### TASK
Transcribe the whole listing without a single picture.
* * * * * * *
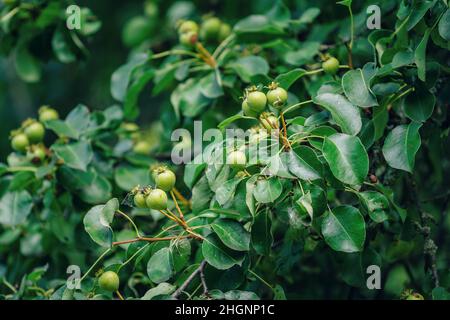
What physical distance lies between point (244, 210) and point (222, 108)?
69 cm

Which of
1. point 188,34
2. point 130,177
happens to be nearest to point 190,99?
point 188,34

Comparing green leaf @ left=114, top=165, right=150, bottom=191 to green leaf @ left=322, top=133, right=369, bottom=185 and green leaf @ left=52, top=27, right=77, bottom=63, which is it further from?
green leaf @ left=322, top=133, right=369, bottom=185

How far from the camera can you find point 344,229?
1525 mm

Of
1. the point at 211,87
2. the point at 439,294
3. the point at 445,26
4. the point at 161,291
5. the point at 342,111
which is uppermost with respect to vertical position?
the point at 445,26

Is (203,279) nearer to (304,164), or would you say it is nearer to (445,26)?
(304,164)

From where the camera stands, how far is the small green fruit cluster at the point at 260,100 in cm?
154

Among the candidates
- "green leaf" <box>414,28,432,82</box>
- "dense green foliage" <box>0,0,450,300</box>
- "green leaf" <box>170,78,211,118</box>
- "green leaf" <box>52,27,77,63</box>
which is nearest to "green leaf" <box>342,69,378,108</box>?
"dense green foliage" <box>0,0,450,300</box>

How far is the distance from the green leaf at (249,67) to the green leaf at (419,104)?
1.62ft

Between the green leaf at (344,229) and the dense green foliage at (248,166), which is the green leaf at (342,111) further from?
the green leaf at (344,229)

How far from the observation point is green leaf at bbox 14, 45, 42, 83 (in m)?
2.53

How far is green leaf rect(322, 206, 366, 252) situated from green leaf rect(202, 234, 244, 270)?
210mm

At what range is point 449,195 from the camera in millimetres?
1983

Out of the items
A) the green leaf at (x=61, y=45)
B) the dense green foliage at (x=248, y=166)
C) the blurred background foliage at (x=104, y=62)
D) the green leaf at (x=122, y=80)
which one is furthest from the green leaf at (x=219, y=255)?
the blurred background foliage at (x=104, y=62)

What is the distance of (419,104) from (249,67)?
589mm
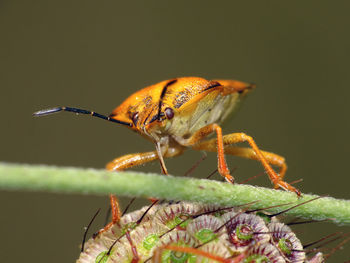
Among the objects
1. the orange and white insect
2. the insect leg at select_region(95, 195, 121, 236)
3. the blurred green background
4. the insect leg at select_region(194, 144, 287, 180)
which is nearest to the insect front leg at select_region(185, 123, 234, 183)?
the orange and white insect

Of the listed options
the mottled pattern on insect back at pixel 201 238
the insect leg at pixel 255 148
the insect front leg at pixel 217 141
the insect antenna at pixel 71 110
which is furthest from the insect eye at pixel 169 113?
the mottled pattern on insect back at pixel 201 238

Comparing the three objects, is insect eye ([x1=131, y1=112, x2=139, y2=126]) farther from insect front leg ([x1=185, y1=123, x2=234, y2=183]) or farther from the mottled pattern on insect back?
the mottled pattern on insect back

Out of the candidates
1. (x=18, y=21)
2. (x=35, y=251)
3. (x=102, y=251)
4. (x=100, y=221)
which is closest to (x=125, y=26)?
(x=18, y=21)

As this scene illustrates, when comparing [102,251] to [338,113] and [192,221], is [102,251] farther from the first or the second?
[338,113]

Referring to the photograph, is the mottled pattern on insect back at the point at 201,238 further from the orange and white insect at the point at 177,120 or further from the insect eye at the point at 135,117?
the insect eye at the point at 135,117

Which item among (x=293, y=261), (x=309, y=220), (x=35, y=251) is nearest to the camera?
(x=293, y=261)

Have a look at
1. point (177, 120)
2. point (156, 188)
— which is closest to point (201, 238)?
point (156, 188)
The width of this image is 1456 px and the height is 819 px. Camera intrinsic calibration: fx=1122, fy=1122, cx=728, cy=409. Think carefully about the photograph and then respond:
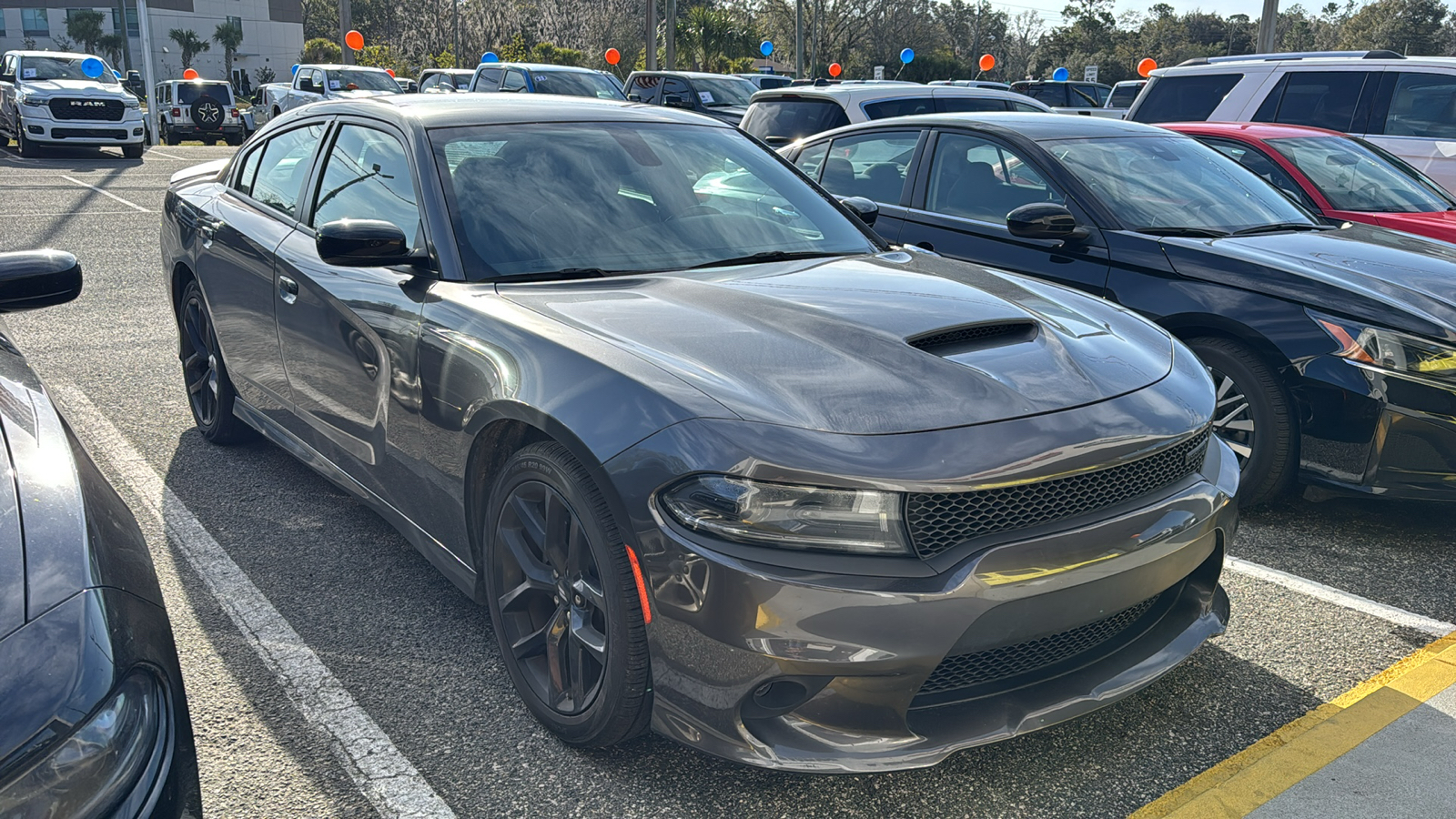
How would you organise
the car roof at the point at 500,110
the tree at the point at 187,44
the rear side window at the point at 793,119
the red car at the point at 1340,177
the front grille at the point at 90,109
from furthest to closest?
1. the tree at the point at 187,44
2. the front grille at the point at 90,109
3. the rear side window at the point at 793,119
4. the red car at the point at 1340,177
5. the car roof at the point at 500,110

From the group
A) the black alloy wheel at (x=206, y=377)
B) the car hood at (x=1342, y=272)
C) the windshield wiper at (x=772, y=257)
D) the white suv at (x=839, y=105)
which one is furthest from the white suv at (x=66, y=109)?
Result: the car hood at (x=1342, y=272)

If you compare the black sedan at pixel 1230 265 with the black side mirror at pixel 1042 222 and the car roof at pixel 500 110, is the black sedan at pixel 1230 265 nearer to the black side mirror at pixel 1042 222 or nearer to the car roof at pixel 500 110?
the black side mirror at pixel 1042 222

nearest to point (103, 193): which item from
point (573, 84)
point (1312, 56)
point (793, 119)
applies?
point (573, 84)

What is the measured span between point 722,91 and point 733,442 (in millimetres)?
16263

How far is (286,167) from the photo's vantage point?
14.2 feet

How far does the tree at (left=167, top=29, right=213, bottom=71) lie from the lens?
64.8 m

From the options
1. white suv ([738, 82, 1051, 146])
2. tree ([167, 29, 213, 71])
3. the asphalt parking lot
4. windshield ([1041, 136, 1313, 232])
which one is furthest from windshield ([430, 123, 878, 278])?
tree ([167, 29, 213, 71])

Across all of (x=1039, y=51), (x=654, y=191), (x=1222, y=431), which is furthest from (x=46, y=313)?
(x=1039, y=51)

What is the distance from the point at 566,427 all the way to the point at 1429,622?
2792 millimetres

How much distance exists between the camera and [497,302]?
2.94 meters

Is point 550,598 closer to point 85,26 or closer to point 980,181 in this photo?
point 980,181

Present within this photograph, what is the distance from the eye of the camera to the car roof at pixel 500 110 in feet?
11.8

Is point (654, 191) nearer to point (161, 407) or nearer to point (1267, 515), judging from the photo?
point (1267, 515)

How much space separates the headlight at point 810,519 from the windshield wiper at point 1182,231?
10.3 feet
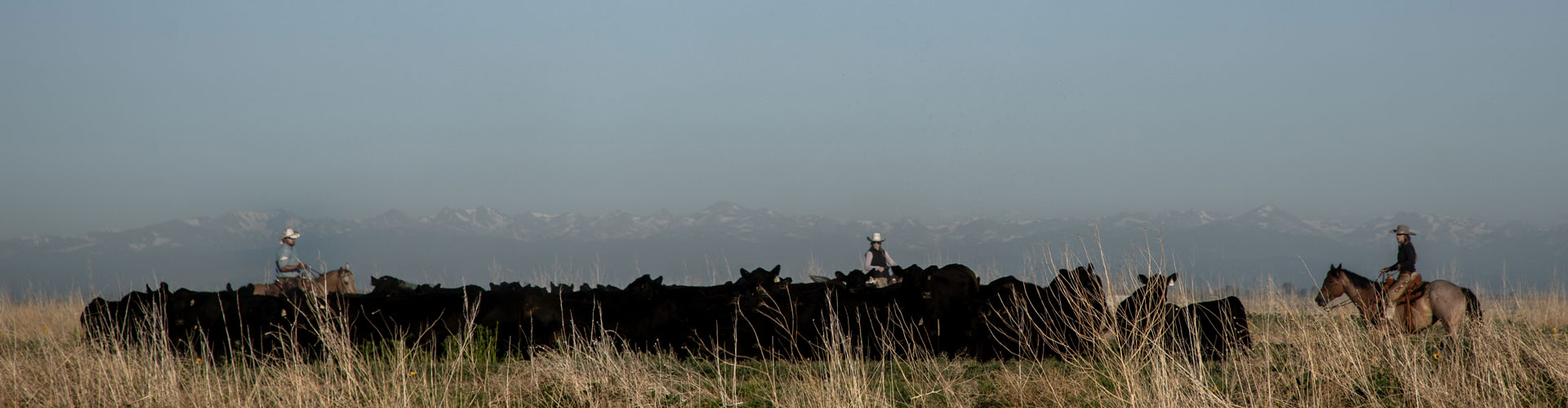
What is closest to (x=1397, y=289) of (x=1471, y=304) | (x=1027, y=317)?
(x=1471, y=304)

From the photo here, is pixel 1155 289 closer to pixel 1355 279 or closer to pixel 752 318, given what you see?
pixel 752 318

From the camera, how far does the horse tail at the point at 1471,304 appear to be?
11.6 meters

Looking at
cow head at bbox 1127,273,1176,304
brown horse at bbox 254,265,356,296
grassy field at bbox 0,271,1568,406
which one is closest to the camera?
grassy field at bbox 0,271,1568,406

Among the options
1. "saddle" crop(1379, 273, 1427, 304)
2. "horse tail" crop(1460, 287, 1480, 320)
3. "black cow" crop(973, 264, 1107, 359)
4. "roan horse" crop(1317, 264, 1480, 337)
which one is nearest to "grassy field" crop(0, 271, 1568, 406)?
"black cow" crop(973, 264, 1107, 359)

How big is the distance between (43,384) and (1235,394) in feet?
30.7

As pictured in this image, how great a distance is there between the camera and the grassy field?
6.62 m

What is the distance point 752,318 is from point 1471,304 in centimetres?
842

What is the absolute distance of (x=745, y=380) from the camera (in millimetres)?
8141

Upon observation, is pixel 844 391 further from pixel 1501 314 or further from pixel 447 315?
pixel 1501 314

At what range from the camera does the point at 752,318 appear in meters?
9.67

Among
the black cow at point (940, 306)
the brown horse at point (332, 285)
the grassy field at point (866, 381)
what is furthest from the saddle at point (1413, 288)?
the brown horse at point (332, 285)

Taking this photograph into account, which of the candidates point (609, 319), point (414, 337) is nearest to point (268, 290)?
point (414, 337)

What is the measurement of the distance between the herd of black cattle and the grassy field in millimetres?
481

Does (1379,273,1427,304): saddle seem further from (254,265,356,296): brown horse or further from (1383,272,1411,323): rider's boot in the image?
(254,265,356,296): brown horse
* * * * * * *
### RESULT BELOW
What physical distance lies between point (244, 210) and point (222, 108)?
69 cm

Which of
1. point 188,34
2. point 130,177
happens to be nearest to point 190,99?
point 188,34

Comparing green leaf @ left=114, top=165, right=150, bottom=191 to green leaf @ left=322, top=133, right=369, bottom=185 and green leaf @ left=52, top=27, right=77, bottom=63, which is it further from?
green leaf @ left=322, top=133, right=369, bottom=185

How far from the camera can you find point 344,229?
1525 mm

Of
1. the point at 211,87
2. the point at 439,294
3. the point at 445,26
4. the point at 161,291
5. the point at 342,111
which is uppermost with respect to vertical position?
the point at 445,26

Is (203,279) nearer to (304,164), or would you say it is nearer to (445,26)?
(304,164)

From where the camera stands, how far is the small green fruit cluster at the point at 260,100 in cm?
154

Among the candidates
- "green leaf" <box>414,28,432,82</box>
- "dense green foliage" <box>0,0,450,300</box>
- "green leaf" <box>170,78,211,118</box>
- "green leaf" <box>52,27,77,63</box>
which is nearest to "green leaf" <box>342,69,378,108</box>?
"dense green foliage" <box>0,0,450,300</box>

How far is the distance from the green leaf at (249,67) to the green leaf at (419,104)?
1.62ft

Between the green leaf at (344,229) and the dense green foliage at (248,166), which is the green leaf at (342,111) further from?
the green leaf at (344,229)

How far from the observation point is green leaf at bbox 14, 45, 42, 83 (in m)?
2.53

How far is green leaf rect(322, 206, 366, 252) situated from green leaf rect(202, 234, 244, 270)?
210mm

At what range is point 449,195 from the camera in millimetres?
1983

Out of the items
A) the green leaf at (x=61, y=45)
B) the dense green foliage at (x=248, y=166)
C) the blurred background foliage at (x=104, y=62)
D) the green leaf at (x=122, y=80)
which one is furthest from the green leaf at (x=219, y=255)?
the blurred background foliage at (x=104, y=62)

What is the distance of (419,104) from (249,67)?
589mm
Among the objects
1. the orange and white insect
2. the insect leg at select_region(95, 195, 121, 236)
3. the blurred green background
4. the insect leg at select_region(194, 144, 287, 180)
which is nearest to the insect front leg at select_region(185, 123, 234, 183)?
the orange and white insect

Of the listed options
the mottled pattern on insect back at pixel 201 238
the insect leg at pixel 255 148
the insect front leg at pixel 217 141
the insect antenna at pixel 71 110
which is furthest from the insect eye at pixel 169 113?
the mottled pattern on insect back at pixel 201 238

Comparing the three objects, is insect eye ([x1=131, y1=112, x2=139, y2=126]) farther from insect front leg ([x1=185, y1=123, x2=234, y2=183]) or farther from the mottled pattern on insect back?
the mottled pattern on insect back

Out of the candidates
1. (x=18, y=21)
2. (x=35, y=251)
3. (x=102, y=251)
4. (x=100, y=221)
which is closest to (x=125, y=26)?
(x=18, y=21)

As this scene illustrates, when comparing [102,251] to [338,113] and [192,221], is [102,251] farther from the first or the second?
[338,113]

Referring to the photograph, is the mottled pattern on insect back at the point at 201,238 further from the orange and white insect at the point at 177,120 or further from the insect eye at the point at 135,117?
the insect eye at the point at 135,117

Which item among (x=293, y=261), (x=309, y=220), (x=35, y=251) is nearest to the camera?
(x=293, y=261)

Have a look at
1. point (177, 120)
2. point (156, 188)
— which is closest to point (201, 238)?
point (156, 188)
The width of this image is 1456 px and the height is 819 px. Camera intrinsic calibration: fx=1122, fy=1122, cx=728, cy=409. Think carefully about the photograph and then respond:
How would you organise
the car roof at the point at 500,110
the tree at the point at 187,44
the rear side window at the point at 793,119
the red car at the point at 1340,177
the front grille at the point at 90,109
from furthest to closest?
1. the tree at the point at 187,44
2. the front grille at the point at 90,109
3. the rear side window at the point at 793,119
4. the red car at the point at 1340,177
5. the car roof at the point at 500,110

From the group
A) the black alloy wheel at (x=206, y=377)
B) the car hood at (x=1342, y=272)
C) the windshield wiper at (x=772, y=257)
D) the white suv at (x=839, y=105)
which one is furthest from the white suv at (x=66, y=109)?
Result: the car hood at (x=1342, y=272)

If you compare the black sedan at pixel 1230 265 with the black side mirror at pixel 1042 222 and the car roof at pixel 500 110, is the black sedan at pixel 1230 265 nearer to the black side mirror at pixel 1042 222 or nearer to the car roof at pixel 500 110?
the black side mirror at pixel 1042 222

nearest to point (103, 193): which item from
point (573, 84)
point (1312, 56)
point (793, 119)
applies?
point (573, 84)

What is the measured span between point 722,91 and point 733,442 (in millimetres)?
16263

How far is (286,167) from the photo's vantage point?
14.2 feet

How far does the tree at (left=167, top=29, right=213, bottom=71) lie from the lens?
64.8 m

From the options
1. white suv ([738, 82, 1051, 146])
2. tree ([167, 29, 213, 71])
3. the asphalt parking lot
4. windshield ([1041, 136, 1313, 232])
which one is furthest from windshield ([430, 123, 878, 278])?
tree ([167, 29, 213, 71])

Across all of (x=1039, y=51), (x=654, y=191), (x=1222, y=431), which is furthest from (x=46, y=313)?
(x=1039, y=51)

What is the distance from the point at 566,427 all the way to the point at 1429,622?
2792 millimetres

How much distance exists between the camera and [497,302]?
2.94 meters

Is point 550,598 closer to point 85,26 or closer to point 980,181 in this photo?
point 980,181

Present within this photograph, what is the distance from the eye of the camera to the car roof at pixel 500 110 in feet?
11.8

Is point (654, 191) nearer to point (161, 407) or nearer to point (1267, 515), judging from the photo?
point (1267, 515)

How much space separates the headlight at point 810,519 from the windshield wiper at point 1182,231?
10.3 feet
What is closest to (x=1397, y=289) of (x=1471, y=304) | (x=1027, y=317)?
(x=1471, y=304)

From the photo here, is pixel 1155 289 closer to pixel 1355 279 or closer to pixel 752 318, given what you see?
pixel 752 318

From the camera, how far does the horse tail at the point at 1471,304 appear to be?
11.6 meters

Looking at
cow head at bbox 1127,273,1176,304
brown horse at bbox 254,265,356,296
grassy field at bbox 0,271,1568,406
which one is closest to the camera?
grassy field at bbox 0,271,1568,406

Among the options
1. "saddle" crop(1379, 273, 1427, 304)
2. "horse tail" crop(1460, 287, 1480, 320)
3. "black cow" crop(973, 264, 1107, 359)
4. "roan horse" crop(1317, 264, 1480, 337)
which one is nearest to "grassy field" crop(0, 271, 1568, 406)?
"black cow" crop(973, 264, 1107, 359)

How big is the distance between (43,384) and (1235,394) in feet?
30.7

As pictured in this image, how great a distance is there between the camera and the grassy field?
6.62 m

What is the distance point 752,318 is from point 1471,304 in centimetres?
842

What is the absolute distance of (x=745, y=380) from the camera (in millimetres)?
8141

Upon observation, is pixel 844 391 further from pixel 1501 314 or further from pixel 447 315?
pixel 1501 314

At what range from the camera does the point at 752,318 appear in meters?
9.67

Among
the black cow at point (940, 306)
the brown horse at point (332, 285)
the grassy field at point (866, 381)
what is furthest from the saddle at point (1413, 288)?
the brown horse at point (332, 285)

Taking this photograph into account, which of the candidates point (609, 319), point (414, 337) is nearest to point (268, 290)?
point (414, 337)

What is the measurement of the distance between the herd of black cattle and the grassy field in millimetres?
481

Does (1379,273,1427,304): saddle seem further from (254,265,356,296): brown horse or further from (1383,272,1411,323): rider's boot in the image?
(254,265,356,296): brown horse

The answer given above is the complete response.